You might struggle to believe that interest could be sustained on the topic at article length much less for an entire book – and you’d be dead wrong.

The hum-drum box unleashed a wave of disruption that smashed union power, consigned thousands of workers to the scrapheap, devastated established city ports, uplifted backwater areas and, as an unforeseen consequence, ultimately became an engine of globalization.

Marc Levinson’s meticulously researched work takes us into a world of cartel stitch-ups, protectionist regulation, corrupt officialdom and high stakes gambles involving billions of dollars in a freight industry arms race that was ruinously expensive for many of its players.

Pioneers like trucking boss Malcolm McLean, the epitome of a self-made man, was a driving force in propelling change, but even his boundless energy after a dockside Eureka moment wasn’t enough.

Change had to be dogged out in a series of frustrating battles over standards, subsidies and route restrictions. There were bet-the-farm buy-outs, leveraged acquisitions and some nimble creative thinking to circumvent the resistance of entrenched vested interests.

It was the Vietnam War that provided one of the key breakthroughs: the military supply chain wasn’t able to keep pace with the rapid commitment of American forces and chaos ensued.

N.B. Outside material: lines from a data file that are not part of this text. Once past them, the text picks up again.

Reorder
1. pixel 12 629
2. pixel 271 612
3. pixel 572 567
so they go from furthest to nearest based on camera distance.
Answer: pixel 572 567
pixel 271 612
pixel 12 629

With no dedicated port facilities, supply ships had to lay-up offshore, unload cargoes onto lighters, which then had to be manhandled again at piers and docksides. On this scale, sheer muscle simply wasn’t enough and the military accepted the intervention of the private sector.

Since then, a sophisticated logistics industry has developed, one that touches our lives every day whether it’s through supermarket supply chains or just-in-time delivery of components to manufacturing plants.

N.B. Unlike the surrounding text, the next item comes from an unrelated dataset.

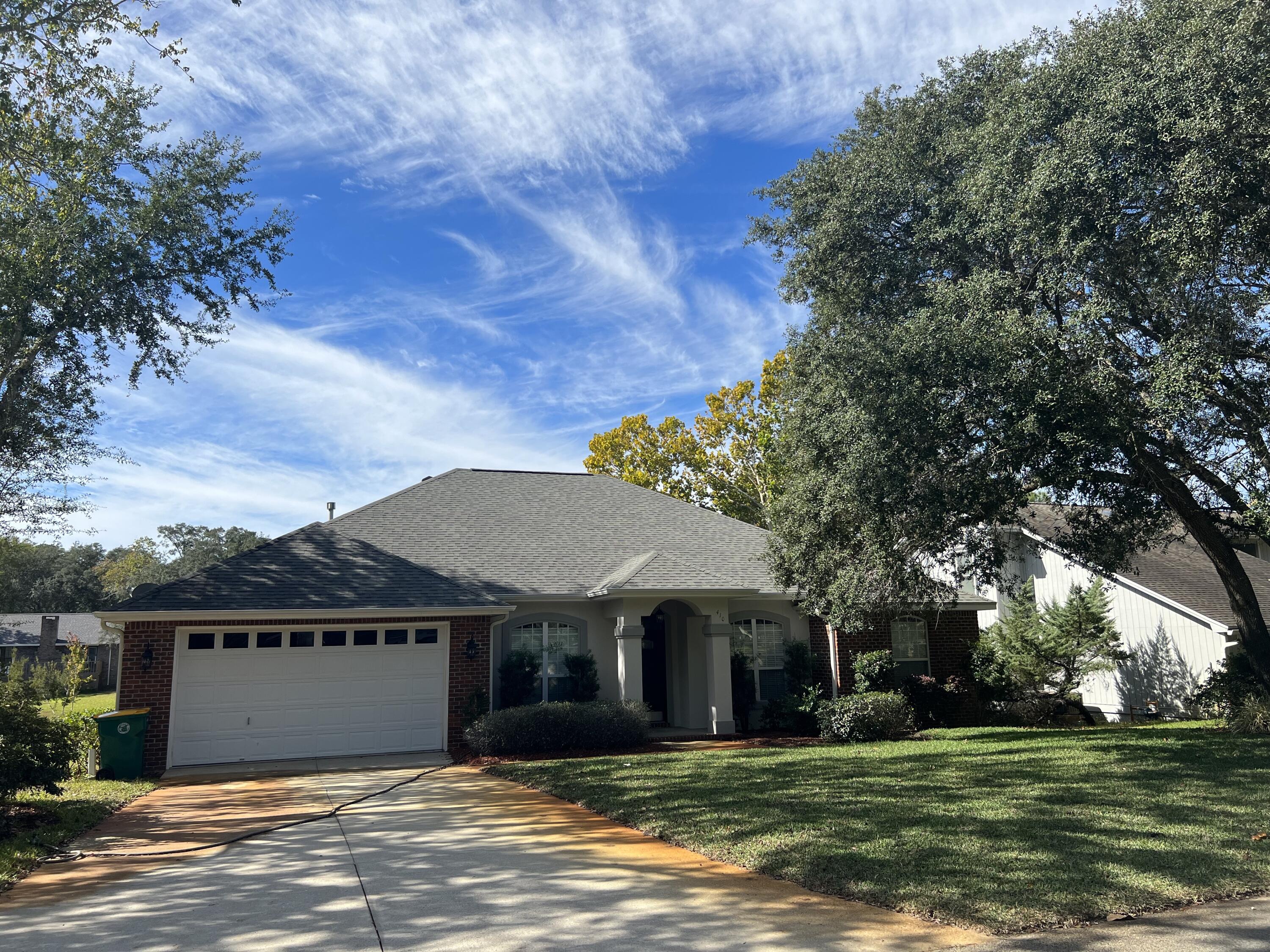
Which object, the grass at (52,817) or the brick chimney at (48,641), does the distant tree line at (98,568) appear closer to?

The cost savings set in train by the shipping container, on labor, on warehousing, on insurance, on turnaround times, on delivery speeds, were profound. So much so, that industry no longer had to locate its factories where its customers were. China, Japan, Taiwan, South Korea with cheap pools of labor and access to US ports were able to take advantage of the new economics of the freight trade and global business was born.